### [Data for this task]
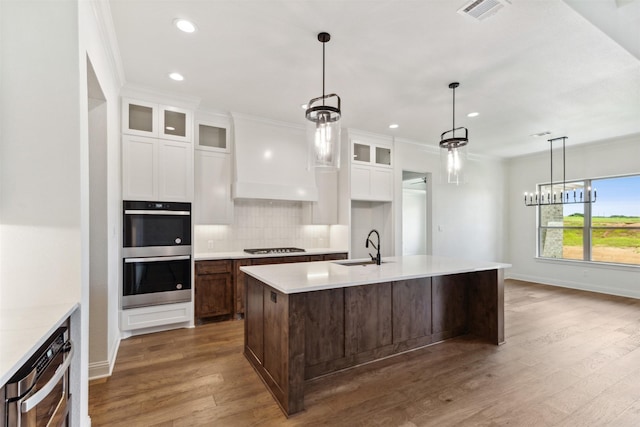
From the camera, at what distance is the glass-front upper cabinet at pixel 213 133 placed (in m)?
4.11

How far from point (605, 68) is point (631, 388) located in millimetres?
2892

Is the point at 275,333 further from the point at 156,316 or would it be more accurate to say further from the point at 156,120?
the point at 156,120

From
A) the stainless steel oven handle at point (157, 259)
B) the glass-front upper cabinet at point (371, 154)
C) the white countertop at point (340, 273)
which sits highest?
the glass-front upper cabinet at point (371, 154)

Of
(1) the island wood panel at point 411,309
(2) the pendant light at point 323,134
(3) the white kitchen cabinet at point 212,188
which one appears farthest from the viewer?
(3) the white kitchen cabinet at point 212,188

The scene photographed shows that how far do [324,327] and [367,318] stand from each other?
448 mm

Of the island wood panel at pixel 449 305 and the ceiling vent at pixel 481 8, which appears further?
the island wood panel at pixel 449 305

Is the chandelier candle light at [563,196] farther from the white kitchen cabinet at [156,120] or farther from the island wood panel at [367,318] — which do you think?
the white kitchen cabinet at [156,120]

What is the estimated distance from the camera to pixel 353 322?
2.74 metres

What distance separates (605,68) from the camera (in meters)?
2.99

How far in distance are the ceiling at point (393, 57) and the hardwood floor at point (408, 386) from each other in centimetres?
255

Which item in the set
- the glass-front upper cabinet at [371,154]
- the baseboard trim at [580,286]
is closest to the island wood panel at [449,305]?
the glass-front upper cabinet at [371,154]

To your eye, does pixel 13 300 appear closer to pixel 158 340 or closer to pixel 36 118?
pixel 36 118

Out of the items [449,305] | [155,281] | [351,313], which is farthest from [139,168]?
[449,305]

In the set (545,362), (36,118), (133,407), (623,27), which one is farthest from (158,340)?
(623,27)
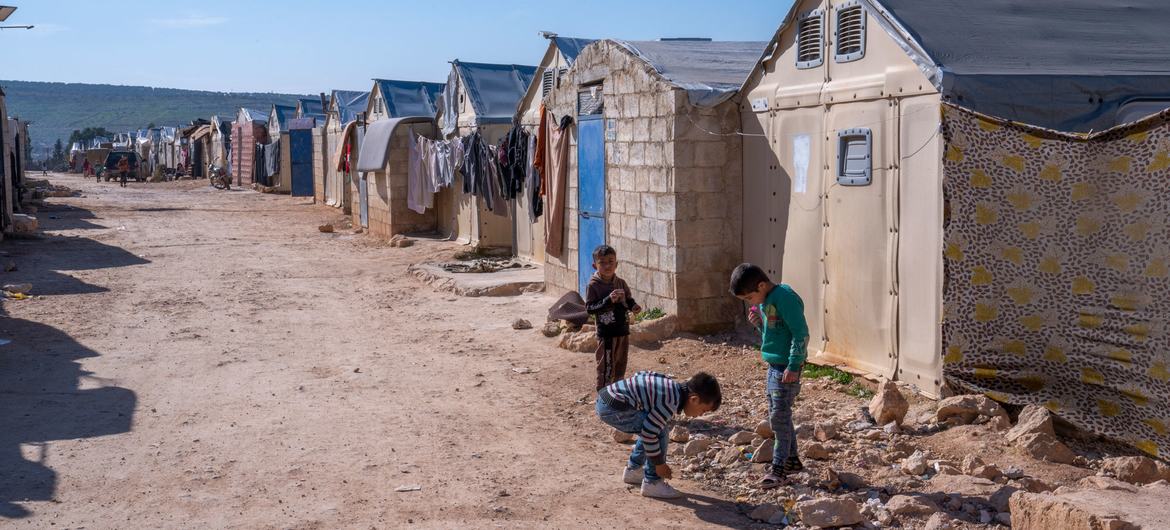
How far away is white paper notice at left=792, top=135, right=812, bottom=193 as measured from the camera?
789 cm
...
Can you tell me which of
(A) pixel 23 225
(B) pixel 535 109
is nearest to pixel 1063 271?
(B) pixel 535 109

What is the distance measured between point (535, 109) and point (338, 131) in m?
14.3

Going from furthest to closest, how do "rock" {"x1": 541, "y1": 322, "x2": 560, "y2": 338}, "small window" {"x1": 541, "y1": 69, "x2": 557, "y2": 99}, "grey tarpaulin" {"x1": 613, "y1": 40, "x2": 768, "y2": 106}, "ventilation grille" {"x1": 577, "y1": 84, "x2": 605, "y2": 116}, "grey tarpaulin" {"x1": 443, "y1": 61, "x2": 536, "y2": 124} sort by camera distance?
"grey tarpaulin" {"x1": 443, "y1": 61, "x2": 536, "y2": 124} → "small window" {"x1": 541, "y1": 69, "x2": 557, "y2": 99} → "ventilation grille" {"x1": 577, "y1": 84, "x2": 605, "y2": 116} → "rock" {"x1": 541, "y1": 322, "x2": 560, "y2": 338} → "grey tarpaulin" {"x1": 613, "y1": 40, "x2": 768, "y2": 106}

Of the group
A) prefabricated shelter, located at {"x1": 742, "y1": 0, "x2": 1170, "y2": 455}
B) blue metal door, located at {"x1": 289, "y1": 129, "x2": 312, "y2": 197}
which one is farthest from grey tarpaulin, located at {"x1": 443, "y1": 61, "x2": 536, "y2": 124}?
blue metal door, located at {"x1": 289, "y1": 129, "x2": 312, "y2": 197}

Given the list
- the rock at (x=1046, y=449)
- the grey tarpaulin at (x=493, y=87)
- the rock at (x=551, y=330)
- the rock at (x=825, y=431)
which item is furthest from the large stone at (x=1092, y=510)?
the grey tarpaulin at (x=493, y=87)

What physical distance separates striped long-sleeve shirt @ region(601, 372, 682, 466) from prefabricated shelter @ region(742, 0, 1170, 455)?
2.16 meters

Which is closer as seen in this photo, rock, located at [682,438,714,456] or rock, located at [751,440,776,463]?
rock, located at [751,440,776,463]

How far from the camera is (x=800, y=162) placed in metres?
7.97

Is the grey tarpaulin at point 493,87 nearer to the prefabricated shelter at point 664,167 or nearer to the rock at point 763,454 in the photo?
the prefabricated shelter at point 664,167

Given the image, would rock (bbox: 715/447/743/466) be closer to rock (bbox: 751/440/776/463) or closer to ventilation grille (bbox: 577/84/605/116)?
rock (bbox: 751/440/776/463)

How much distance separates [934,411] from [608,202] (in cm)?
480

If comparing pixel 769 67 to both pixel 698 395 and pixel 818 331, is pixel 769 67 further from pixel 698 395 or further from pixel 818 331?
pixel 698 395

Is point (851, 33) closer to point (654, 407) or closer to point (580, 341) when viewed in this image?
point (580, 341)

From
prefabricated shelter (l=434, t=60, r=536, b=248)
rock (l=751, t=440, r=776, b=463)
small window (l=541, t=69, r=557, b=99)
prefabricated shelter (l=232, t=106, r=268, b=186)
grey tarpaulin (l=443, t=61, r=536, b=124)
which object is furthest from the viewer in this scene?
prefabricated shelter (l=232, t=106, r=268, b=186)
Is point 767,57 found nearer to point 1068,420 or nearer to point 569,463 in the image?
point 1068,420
* * *
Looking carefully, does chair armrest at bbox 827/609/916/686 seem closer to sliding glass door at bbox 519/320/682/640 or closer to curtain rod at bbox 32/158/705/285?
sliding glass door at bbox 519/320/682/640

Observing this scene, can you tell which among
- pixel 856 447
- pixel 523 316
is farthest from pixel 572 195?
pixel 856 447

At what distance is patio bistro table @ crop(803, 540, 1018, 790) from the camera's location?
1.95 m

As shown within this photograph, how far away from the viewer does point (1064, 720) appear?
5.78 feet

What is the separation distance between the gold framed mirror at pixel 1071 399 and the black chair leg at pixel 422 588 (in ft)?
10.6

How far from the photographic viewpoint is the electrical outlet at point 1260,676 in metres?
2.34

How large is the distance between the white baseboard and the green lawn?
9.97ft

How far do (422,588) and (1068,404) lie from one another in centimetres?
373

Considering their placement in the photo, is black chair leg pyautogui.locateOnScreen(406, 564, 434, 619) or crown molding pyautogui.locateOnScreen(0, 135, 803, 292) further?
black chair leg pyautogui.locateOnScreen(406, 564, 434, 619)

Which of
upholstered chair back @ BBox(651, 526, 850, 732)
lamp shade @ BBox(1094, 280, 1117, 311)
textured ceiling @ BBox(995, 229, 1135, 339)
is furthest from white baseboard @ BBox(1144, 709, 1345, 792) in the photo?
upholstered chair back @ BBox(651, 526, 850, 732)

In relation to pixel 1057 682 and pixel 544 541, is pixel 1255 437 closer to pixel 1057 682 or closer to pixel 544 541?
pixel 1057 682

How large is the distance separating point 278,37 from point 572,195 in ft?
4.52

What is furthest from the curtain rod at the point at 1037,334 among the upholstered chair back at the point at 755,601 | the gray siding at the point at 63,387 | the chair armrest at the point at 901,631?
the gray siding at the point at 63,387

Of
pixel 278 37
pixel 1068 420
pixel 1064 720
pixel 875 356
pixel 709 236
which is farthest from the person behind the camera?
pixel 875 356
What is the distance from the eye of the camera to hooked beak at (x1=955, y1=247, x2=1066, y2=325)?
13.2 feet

### [What to produce]
Show every line in the data above that contains the word "tell".

### [Solution below]
Can you tell me which of
Observing this scene, can you tell which among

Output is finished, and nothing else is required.